# Exercise passage
☆ ☆ ☆ ☆ ☆ ☆ ☆

ARgo: Augmented Reality + Verbal Description

Project Overview

Team ARgo’s goal is to create access to museum objects through an interpretive lens. This project is directed towards visitors with visual impairments and aims to enable independent exploration, participation, and empowerment through design. The team is prototyping a mobile application that uses an augmented reality engine to recognize objects in an exhibit using the phone camera. When an object is detected and identified, the app will then ask the user if they want additional information, such as an audio description.

Team Members: Dong Chan Kim, Leah Kim, Karly Rosen

March 2nd – 8th (Week 6): Team Brainstorm

Photograph of post it notes with ideas from a team brainstorm
Output of Team ARgo’s post up session

For the team’s first meeting, we held a post up session to brainstorm ideas to improve accessibility at the Cooper Hewitt, as well as to get to know each others strengths by mapping out our core competencies.

Key outputs from the brainstorm were:

  1. A suite of materials for visitors on the autism spectrum – An interactive sensory map and a social narrative that could be referred to before and during a visit so that visitors with autism know what to expect from the museum experience.

☆ ☆ ☆ ☆ ☆ ☆ ☆

# Dataset section
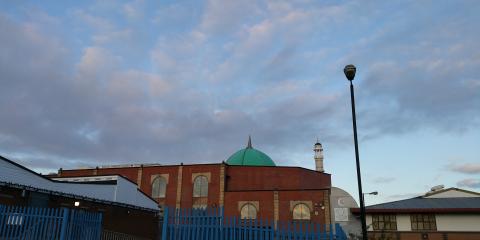 Newcastle Central Mosque Islamic Centre (Bilal Jamia Masjid) : image 2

☆ ☆ ☆ ☆ ☆ ☆ ☆

# What you need to do
According to the ARgo project page, what does the team's mobile application use to recognize objects in an exhibit?

# Result
An augmented reality engine that works through the phone camera.